▶ [TEXTE À LIRE]:
┄┄┄┄┄┄┄┄┄┄
Durant les heures et les jours qui suivirent les résultats du Brexit, les moteurs de recherche ont été fortement sollicités par les citoyens britanniques. Nombre d’entre eux recherchaient des informations sur les conséquences du vote qui tournait le dos à l’Union Européenne. Pourtant, les différents médias avaient abondamment traité du sujet pendant les mois précédents, organisant même plusieurs débats entre partisans du Leave et ceux du Remain. La campagne n’avait-elle pas permis aux citoyens de saisir les enjeux du référendum ?
Une campagne électorale est un moment particulier dans la vie politique, qui permet de connecter candidats et électeurs. Il s’agit pour les électeurs de réactiver leurs préférences et les faire évoluer selon les dernières informations[1]. La campagne électorale sert également à toucher les non-votants pour tenter d’améliorer la participation. Les médias ont donc un rôle très important, car c’est grâce à eux que les candidats peuvent toucher les électeurs. En effet, impossible de discuter face à face dans des démocraties à plusieurs dizaines de millions d’électeurs.
Les médias britanniques, faiseurs d’opinion, responsables du Brexit ?
┄┄┄┄┄┄┄┄┄┄
▶ [DONNÉES RECENSÉES]:
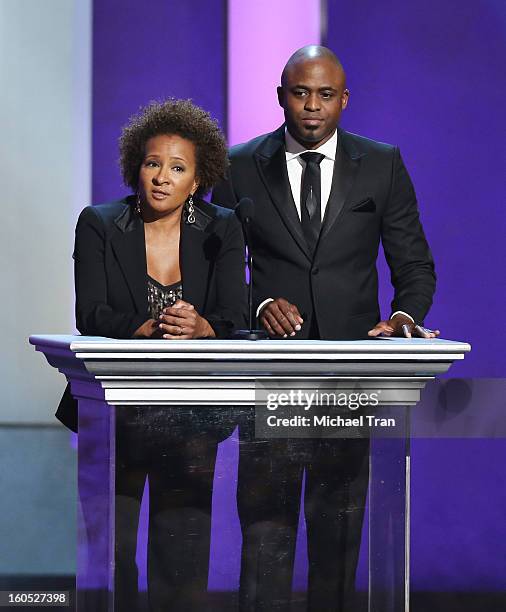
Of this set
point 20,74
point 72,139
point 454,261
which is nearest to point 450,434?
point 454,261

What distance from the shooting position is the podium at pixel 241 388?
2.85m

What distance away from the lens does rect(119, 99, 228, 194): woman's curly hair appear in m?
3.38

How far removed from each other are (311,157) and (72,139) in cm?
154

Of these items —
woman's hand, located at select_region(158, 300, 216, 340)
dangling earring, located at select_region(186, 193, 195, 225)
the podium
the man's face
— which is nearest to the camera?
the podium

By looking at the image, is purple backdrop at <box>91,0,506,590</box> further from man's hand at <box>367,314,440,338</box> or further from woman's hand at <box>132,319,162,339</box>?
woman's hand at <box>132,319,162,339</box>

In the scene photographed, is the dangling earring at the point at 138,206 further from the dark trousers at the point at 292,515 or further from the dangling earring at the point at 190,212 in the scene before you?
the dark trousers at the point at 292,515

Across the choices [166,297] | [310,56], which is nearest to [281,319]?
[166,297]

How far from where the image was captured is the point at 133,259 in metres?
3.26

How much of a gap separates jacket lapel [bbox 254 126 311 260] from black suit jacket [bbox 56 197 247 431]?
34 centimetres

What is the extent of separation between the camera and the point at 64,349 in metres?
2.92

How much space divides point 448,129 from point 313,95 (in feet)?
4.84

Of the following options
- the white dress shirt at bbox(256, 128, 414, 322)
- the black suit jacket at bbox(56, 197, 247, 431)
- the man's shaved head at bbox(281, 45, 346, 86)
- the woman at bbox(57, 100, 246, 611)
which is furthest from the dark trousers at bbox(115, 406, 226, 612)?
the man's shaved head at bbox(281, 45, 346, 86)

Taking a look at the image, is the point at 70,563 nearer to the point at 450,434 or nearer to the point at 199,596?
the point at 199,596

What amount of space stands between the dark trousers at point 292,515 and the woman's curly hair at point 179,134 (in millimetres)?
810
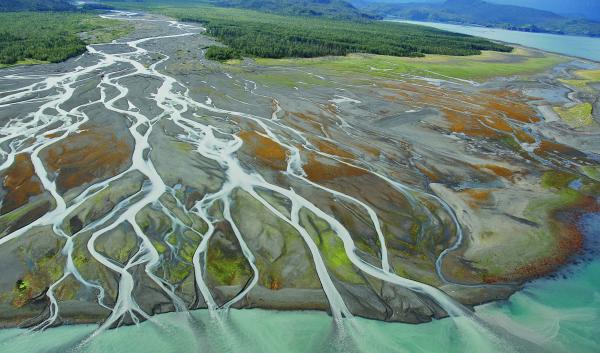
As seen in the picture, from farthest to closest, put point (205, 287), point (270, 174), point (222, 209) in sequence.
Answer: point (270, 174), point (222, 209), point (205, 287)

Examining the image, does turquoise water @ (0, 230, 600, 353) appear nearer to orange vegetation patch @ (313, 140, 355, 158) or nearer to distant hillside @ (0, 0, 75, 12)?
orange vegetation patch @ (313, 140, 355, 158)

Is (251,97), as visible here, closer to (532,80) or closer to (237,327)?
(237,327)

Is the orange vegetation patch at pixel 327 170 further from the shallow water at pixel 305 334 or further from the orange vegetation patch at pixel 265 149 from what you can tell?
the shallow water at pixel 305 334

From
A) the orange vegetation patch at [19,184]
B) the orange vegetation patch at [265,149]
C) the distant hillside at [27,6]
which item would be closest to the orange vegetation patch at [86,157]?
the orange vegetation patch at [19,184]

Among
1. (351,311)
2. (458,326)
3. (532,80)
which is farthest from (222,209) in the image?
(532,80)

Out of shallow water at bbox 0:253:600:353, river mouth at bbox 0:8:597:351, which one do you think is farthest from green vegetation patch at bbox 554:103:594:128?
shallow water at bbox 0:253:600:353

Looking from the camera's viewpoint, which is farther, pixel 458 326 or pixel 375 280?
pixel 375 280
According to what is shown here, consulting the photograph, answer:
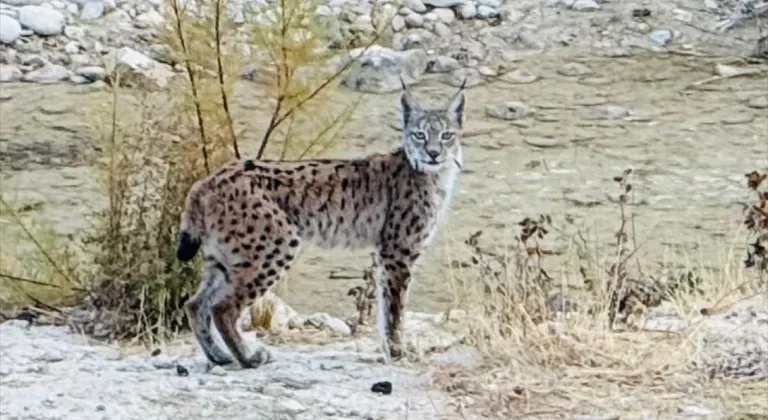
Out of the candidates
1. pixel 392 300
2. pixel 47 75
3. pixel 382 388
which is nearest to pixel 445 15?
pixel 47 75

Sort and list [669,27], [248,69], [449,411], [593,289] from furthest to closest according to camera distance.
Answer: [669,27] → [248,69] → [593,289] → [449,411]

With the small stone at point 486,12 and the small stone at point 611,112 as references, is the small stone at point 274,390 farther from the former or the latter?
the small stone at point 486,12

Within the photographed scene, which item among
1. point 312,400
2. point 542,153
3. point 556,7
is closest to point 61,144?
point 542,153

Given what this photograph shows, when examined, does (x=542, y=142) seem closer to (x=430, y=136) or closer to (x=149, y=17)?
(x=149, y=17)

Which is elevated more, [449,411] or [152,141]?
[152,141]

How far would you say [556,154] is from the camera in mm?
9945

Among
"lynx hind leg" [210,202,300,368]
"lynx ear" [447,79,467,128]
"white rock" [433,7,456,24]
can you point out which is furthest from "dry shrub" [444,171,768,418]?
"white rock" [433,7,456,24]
┄┄┄┄┄┄┄┄┄┄
▶ [CONSIGNE]: D'après le texte sur le Brexit et les médias, pourquoi les médias jouent-ils un rôle très important pendant une campagne électorale ?

▶ [RÉPONSE ATTENDUE]: C'est grâce à eux que les candidats peuvent toucher les électeurs.